Jones Campos, executive director of the Philippine Advertising Association, added: Businesses must be sustainable to combat climate change. Instead of “fighting fires” or being “always reactive” to natural disasters, businesses can contribute by advocating for environmental protection.

He defined sustainability as a business being economically viable, socially responsible and environmentally conscious, citing companies such as the Metro Pacific Investment Corporation, which undertakes environmental conservation activities such as mangrove planting and coastal and underwater cleanups.

“Environmental awareness and the ability to do good and do good at the same time should be ingrained in our daily work,” said Amor McClung, founding director of Geiser McClung Marketing Communications.

Climate change mitigation is not a typical campaign. It’s not about sending out press releases or creating catchy taglines, she said. Companies must realize that communication is about determining what’s best for all involved. For example, after a pro-mining movement in Palawan last year, companies were able to help ban mining in 78 ecotourism sites.

“The Philippines has $840 billion in mineral resources and we have been supporting activists like Gina Lopez and everyone from indigenous people to lawmakers to keep these in the ground because ecotourism is a better economic option for the communities than mining,” Macran said.

Accountability is one of the reasons why this campaign was successful and this must be the same for any kind of business or organisation. She said FMCG companies and real estate companies must be asked to be more accountable as they have a major influence on land and resource use that impacts the environment. Full disclosure is a must. In her words, market share means share of responsibility.

Similarly, Reyes said media outlets must provide enough information to raise awareness about climate change, which can help prevent loss of life during natural disasters.
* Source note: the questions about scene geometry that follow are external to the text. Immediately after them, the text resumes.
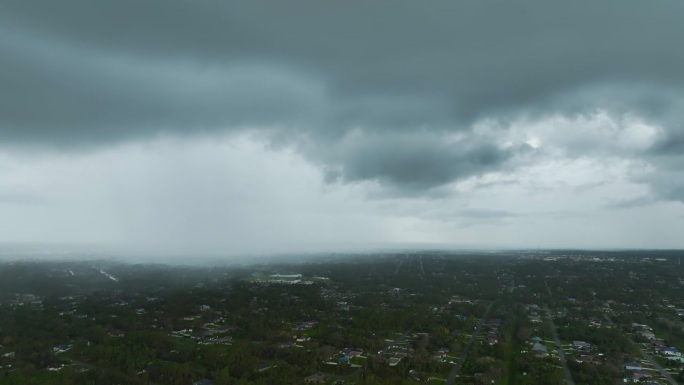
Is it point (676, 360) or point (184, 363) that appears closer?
point (184, 363)

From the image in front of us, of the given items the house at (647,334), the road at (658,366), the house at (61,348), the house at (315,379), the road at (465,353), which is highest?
the house at (61,348)

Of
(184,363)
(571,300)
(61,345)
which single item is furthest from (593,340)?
(61,345)

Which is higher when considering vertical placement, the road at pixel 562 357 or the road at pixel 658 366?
the road at pixel 562 357

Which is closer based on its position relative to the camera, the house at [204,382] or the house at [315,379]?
the house at [204,382]

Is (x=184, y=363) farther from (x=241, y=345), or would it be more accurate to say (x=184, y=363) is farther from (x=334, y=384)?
(x=334, y=384)

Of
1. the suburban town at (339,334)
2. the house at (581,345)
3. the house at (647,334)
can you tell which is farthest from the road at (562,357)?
the house at (647,334)

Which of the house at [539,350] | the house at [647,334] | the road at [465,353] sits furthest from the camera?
the house at [647,334]

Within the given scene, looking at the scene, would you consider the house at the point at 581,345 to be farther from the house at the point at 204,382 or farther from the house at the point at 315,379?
the house at the point at 204,382

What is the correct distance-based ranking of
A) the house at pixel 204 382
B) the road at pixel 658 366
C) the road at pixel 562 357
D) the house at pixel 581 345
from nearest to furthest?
the house at pixel 204 382
the road at pixel 562 357
the road at pixel 658 366
the house at pixel 581 345

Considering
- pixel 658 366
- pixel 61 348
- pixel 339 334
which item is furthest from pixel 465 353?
pixel 61 348
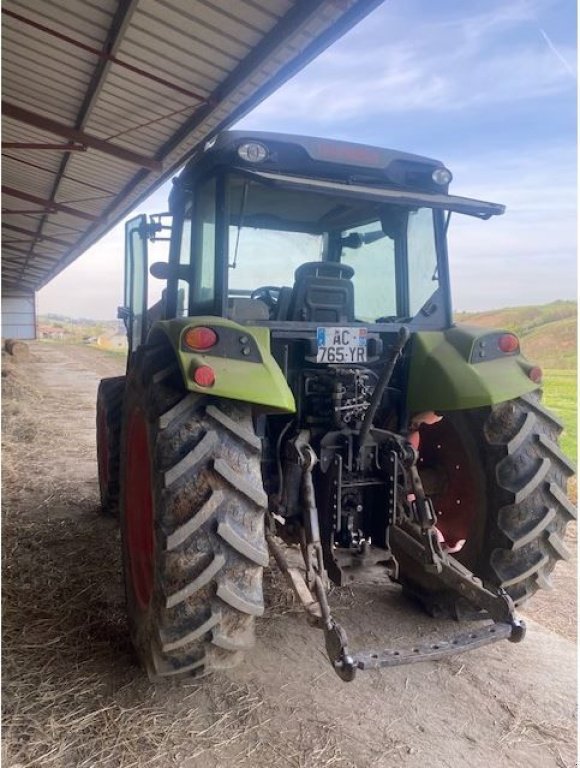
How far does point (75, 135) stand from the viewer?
838cm

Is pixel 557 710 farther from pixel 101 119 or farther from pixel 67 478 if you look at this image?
pixel 101 119

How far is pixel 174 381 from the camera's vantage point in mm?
2482

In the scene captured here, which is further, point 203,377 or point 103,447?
point 103,447

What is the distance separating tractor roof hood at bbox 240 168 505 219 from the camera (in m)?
2.48

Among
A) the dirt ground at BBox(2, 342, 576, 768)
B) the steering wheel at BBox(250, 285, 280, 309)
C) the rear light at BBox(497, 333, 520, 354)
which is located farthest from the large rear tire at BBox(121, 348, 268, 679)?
the rear light at BBox(497, 333, 520, 354)

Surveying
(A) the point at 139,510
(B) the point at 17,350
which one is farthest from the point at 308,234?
(B) the point at 17,350

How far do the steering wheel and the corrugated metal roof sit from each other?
7.51ft

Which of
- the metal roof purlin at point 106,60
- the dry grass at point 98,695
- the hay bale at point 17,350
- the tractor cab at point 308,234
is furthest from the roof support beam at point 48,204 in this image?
the dry grass at point 98,695

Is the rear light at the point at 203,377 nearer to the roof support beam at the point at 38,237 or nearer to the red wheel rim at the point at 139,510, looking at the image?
the red wheel rim at the point at 139,510

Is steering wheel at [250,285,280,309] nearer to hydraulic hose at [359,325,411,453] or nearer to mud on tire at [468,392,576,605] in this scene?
hydraulic hose at [359,325,411,453]

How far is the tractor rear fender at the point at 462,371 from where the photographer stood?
276 cm

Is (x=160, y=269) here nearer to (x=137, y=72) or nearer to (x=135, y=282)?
(x=135, y=282)

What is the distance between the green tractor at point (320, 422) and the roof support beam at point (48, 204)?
10.3m

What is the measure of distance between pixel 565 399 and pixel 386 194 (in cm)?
782
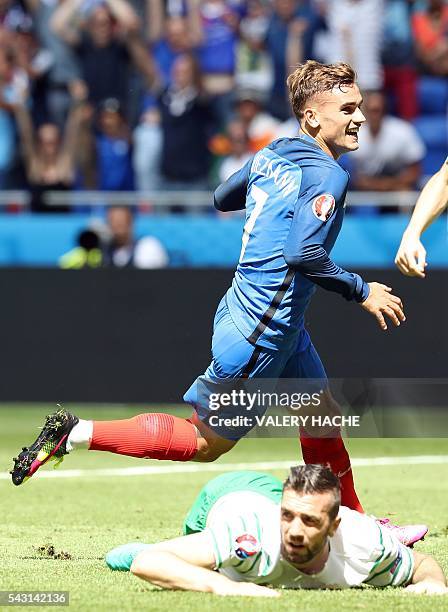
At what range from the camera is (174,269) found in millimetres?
13156

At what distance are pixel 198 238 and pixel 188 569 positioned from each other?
8.92 meters

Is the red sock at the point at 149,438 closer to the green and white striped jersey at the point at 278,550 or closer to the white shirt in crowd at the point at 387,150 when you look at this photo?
the green and white striped jersey at the point at 278,550

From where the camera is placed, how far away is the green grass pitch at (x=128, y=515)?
5.12m

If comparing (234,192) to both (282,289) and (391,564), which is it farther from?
(391,564)

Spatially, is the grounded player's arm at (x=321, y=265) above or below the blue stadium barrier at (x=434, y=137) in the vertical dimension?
above

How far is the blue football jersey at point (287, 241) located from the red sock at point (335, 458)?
597 millimetres

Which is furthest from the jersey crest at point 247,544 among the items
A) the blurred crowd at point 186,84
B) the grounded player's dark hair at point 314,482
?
the blurred crowd at point 186,84

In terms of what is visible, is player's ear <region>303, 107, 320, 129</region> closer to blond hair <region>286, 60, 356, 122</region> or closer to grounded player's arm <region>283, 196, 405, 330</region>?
blond hair <region>286, 60, 356, 122</region>

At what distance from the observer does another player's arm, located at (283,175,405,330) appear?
5910mm

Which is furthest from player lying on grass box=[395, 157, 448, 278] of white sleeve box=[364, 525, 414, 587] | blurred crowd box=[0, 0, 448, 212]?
blurred crowd box=[0, 0, 448, 212]

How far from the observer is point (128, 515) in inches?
316

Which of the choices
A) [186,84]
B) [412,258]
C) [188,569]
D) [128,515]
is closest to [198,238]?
[186,84]

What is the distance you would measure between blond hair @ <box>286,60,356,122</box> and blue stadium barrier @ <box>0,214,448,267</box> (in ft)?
23.2

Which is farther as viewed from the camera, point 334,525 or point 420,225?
point 420,225
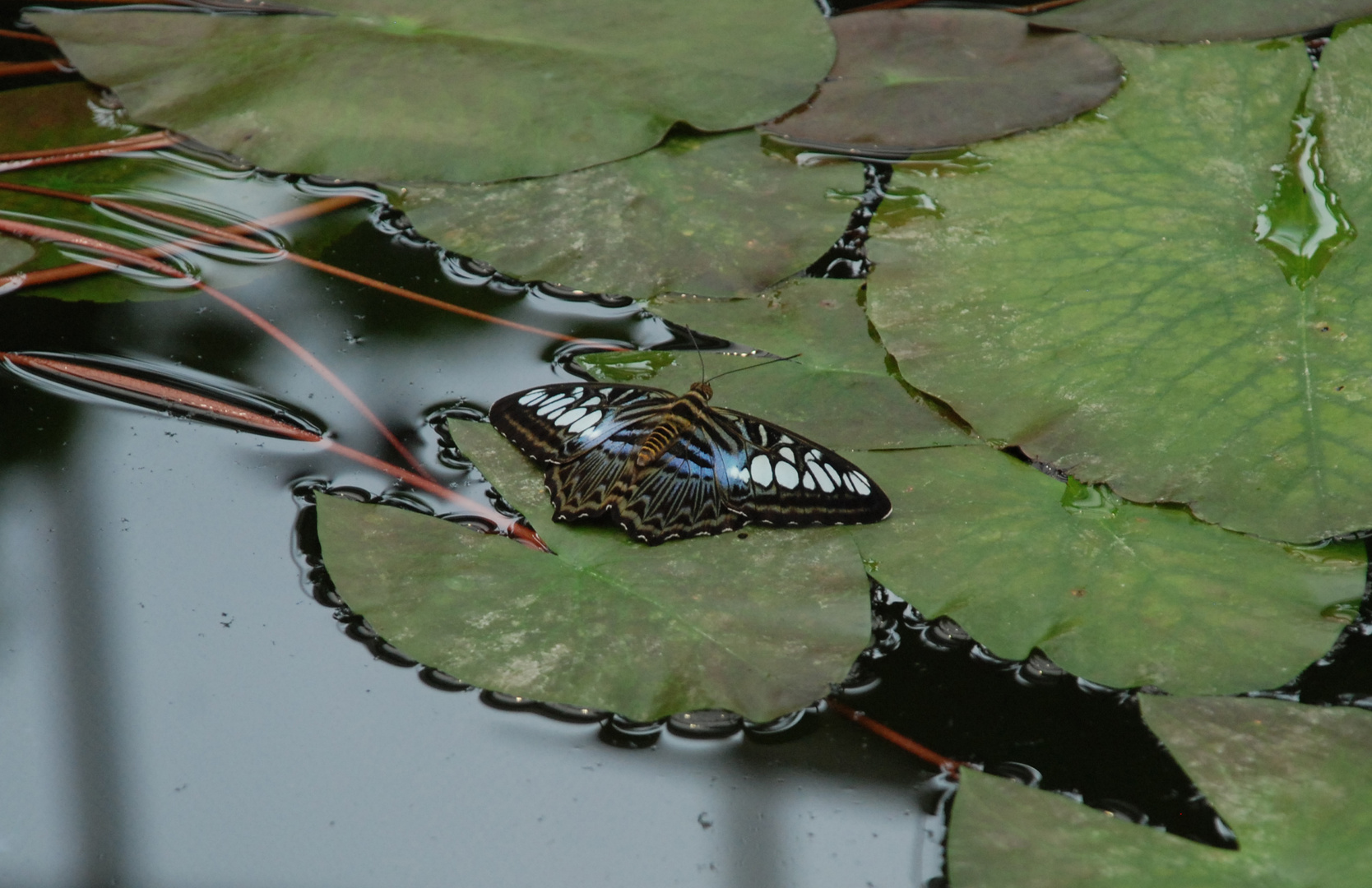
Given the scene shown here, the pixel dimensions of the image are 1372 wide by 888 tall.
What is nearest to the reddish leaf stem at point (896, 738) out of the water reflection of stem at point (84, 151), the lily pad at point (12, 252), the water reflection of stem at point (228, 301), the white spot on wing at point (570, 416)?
the white spot on wing at point (570, 416)

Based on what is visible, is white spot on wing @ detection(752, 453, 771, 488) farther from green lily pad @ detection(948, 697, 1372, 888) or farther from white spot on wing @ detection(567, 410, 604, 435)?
green lily pad @ detection(948, 697, 1372, 888)

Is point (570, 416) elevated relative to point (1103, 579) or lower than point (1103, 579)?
elevated

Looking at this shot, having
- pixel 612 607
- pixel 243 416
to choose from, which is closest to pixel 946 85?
pixel 612 607

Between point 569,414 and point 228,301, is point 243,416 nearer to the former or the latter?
point 228,301

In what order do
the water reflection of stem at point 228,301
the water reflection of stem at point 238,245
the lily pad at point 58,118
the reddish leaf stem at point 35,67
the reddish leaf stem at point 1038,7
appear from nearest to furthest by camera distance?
the water reflection of stem at point 228,301 < the water reflection of stem at point 238,245 < the lily pad at point 58,118 < the reddish leaf stem at point 35,67 < the reddish leaf stem at point 1038,7

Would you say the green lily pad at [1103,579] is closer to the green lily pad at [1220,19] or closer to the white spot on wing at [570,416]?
the white spot on wing at [570,416]
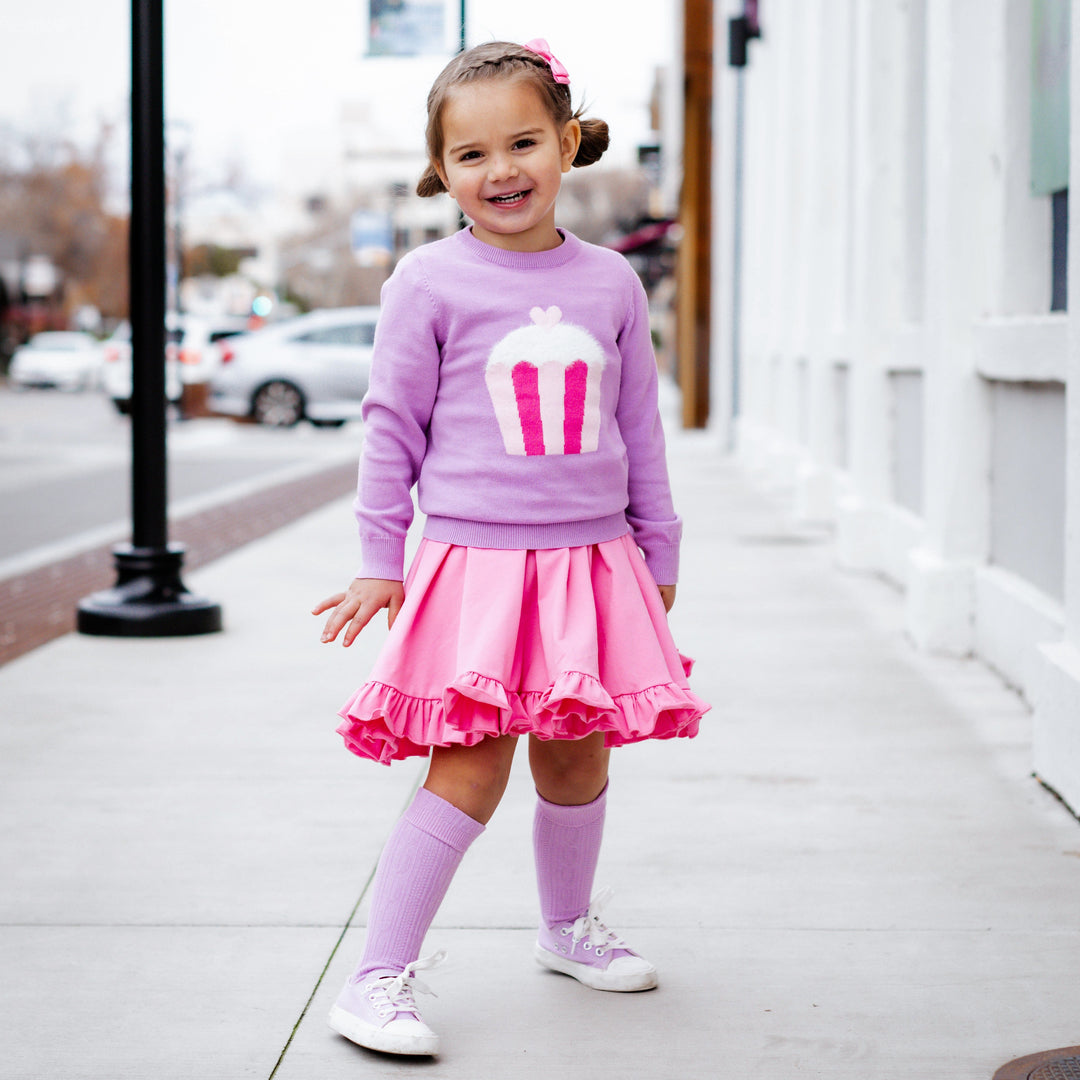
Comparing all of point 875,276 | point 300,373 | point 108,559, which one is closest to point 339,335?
point 300,373

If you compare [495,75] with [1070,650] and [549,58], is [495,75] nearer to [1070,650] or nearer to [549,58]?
[549,58]

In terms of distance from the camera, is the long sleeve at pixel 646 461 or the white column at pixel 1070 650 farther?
the white column at pixel 1070 650

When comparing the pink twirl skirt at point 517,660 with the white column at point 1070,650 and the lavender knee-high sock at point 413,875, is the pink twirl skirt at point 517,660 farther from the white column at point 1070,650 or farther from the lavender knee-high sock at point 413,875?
the white column at point 1070,650

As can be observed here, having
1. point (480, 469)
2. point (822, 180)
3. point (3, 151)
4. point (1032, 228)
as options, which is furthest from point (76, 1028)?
point (3, 151)

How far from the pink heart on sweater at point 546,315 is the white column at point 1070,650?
2054 mm

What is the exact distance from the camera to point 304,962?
327 cm

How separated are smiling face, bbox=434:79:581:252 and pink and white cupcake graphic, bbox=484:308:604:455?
175mm

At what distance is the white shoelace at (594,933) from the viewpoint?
10.4 ft

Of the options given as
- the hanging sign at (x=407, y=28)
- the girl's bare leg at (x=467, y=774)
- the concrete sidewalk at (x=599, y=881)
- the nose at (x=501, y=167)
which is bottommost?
the concrete sidewalk at (x=599, y=881)

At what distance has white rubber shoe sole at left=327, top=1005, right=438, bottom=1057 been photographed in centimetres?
279

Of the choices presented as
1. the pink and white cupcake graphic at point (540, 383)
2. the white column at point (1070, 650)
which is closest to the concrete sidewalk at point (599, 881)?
the white column at point (1070, 650)

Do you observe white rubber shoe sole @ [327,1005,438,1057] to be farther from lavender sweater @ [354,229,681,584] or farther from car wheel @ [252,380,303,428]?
car wheel @ [252,380,303,428]

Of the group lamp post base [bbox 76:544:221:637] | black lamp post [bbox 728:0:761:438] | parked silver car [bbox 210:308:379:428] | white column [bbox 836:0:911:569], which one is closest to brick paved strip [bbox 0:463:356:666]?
lamp post base [bbox 76:544:221:637]

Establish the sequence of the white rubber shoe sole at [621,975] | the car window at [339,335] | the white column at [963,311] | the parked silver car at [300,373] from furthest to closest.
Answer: the car window at [339,335]
the parked silver car at [300,373]
the white column at [963,311]
the white rubber shoe sole at [621,975]
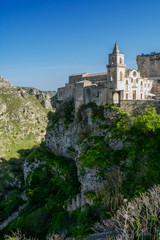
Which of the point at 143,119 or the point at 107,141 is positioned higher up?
the point at 143,119

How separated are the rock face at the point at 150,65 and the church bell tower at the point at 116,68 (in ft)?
47.9

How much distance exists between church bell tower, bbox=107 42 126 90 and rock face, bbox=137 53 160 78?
14604 mm

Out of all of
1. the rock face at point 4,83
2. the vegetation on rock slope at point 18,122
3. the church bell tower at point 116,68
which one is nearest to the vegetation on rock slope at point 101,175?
the church bell tower at point 116,68

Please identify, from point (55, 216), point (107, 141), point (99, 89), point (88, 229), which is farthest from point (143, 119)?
point (55, 216)

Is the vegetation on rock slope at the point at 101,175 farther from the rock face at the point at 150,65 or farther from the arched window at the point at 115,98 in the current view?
the rock face at the point at 150,65

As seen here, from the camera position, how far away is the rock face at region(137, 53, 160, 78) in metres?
42.6

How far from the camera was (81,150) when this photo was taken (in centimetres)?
2847

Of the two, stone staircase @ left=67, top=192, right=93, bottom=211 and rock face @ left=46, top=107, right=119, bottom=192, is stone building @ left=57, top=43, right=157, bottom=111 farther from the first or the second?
stone staircase @ left=67, top=192, right=93, bottom=211

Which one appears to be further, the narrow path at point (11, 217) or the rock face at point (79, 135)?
the narrow path at point (11, 217)

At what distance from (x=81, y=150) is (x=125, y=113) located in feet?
25.1

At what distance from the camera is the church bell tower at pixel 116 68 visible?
3028 cm

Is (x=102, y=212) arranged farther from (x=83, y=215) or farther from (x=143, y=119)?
(x=143, y=119)

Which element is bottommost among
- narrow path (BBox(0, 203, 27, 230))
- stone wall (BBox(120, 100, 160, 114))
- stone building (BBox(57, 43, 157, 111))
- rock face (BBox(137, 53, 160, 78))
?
narrow path (BBox(0, 203, 27, 230))

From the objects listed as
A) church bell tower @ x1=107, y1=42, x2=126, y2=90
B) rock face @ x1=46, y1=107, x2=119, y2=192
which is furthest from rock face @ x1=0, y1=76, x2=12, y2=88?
church bell tower @ x1=107, y1=42, x2=126, y2=90
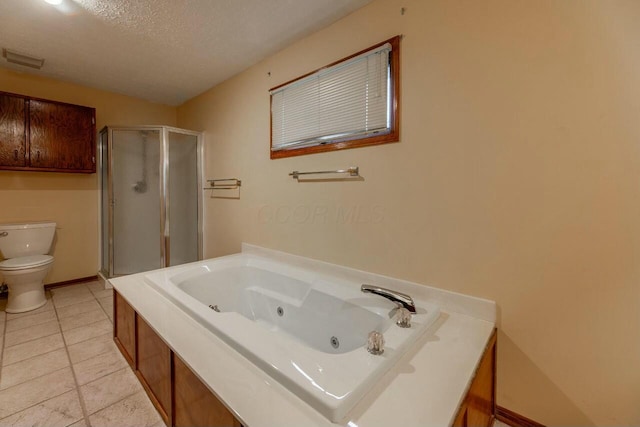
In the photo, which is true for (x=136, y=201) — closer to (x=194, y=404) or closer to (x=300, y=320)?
(x=300, y=320)

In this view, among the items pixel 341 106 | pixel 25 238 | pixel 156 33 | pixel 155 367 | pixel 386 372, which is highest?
pixel 156 33

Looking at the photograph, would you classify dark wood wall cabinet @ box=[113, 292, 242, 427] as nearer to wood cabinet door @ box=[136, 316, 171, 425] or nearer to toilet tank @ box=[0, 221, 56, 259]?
wood cabinet door @ box=[136, 316, 171, 425]

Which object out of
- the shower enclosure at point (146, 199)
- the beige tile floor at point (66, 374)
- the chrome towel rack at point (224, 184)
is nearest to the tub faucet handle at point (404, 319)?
the beige tile floor at point (66, 374)

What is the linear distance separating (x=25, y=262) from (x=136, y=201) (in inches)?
40.5

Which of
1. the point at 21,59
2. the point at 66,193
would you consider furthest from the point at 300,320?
the point at 21,59

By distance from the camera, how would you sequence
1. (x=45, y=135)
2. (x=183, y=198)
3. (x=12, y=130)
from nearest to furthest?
1. (x=12, y=130)
2. (x=45, y=135)
3. (x=183, y=198)

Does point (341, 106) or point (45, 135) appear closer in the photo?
point (341, 106)

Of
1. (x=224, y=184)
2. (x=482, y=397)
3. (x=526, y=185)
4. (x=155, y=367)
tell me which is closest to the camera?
(x=482, y=397)

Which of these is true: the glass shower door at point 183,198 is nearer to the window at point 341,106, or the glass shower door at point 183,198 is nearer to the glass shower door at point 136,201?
the glass shower door at point 136,201

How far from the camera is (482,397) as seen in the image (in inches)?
41.9

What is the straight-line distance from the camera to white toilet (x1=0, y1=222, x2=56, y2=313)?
2.28 meters

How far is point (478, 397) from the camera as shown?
3.30 ft

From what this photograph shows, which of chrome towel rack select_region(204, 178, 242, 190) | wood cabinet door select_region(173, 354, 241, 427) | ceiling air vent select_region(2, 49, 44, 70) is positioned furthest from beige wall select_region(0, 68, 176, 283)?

It is also important to give a face to climate change so it is easier for the public to understand, and to use citizen journalists to provide a layman’s perspective, Tupas added.

As an example, Tupaz shared a compilation of video clips filmed by residents showing how floods wreak havoc in hard-to-reach rural areas. He also shared a video report from residents of Cateel, Davao Oriental, who are working to rebuild their town, which was devastated by Typhoon Bopha late last year. “The Filipino spirit is resilient, but our infrastructure is not,” Tupaz said.